> _Objetivo da tarefa_
Liste tudo o que, segundo o texto sobre a Cia. Pessoal do Faroeste, amenizou o transtorno das ameaças de despejo.

> _Trecho do texto_

Em 24 anos de atividade, a Cia. Pessoal do Faroeste sempre viveu “dias de luta, dias de glória”. A vitória sempre por suas ações que combinam arte e caridade social. Derrotas quando se trata de apoios financeiros.
Durante mais de uma década, a companhia dirigida por Paulo Faria teve sede em um espaço localizado no bairro da Luz, na capital paulista. Não contemplados nos editais que sustentava os alugueis desde 2018, o grupo já estava sofrendo ameaças de despejo. A campanha #FicaFaroeste, as ações autossustentáveis e gastos pessoais dos próprios integrantes amenizaram o transtorno.
O Covid-19 e as consequentes paralisações de atividades artísticas, no entanto, foi a última facada. Em janeiro deste ano, foram obrigados a entregar o espaço. Entretanto, o “sangue nos olhos” dos membros do Pessoal do Faroeste não é do tipo que desiste. Inclusive, a desistência do projeto atingiria diretamente as comunidades carentes da região da Luz.

> _Registros para análise_
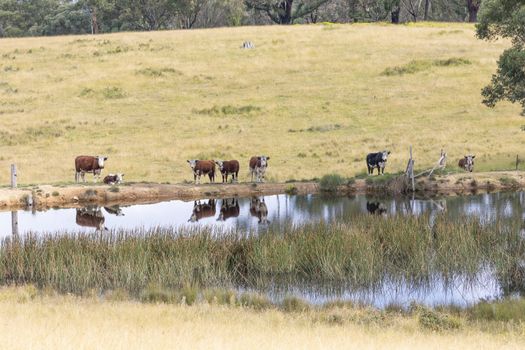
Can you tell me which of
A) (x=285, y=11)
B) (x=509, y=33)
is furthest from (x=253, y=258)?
(x=285, y=11)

> _Resposta da tarefa_
- A campanha #FicaFaroeste
- As ações autossustentáveis
- Os gastos pessoais dos próprios integrantes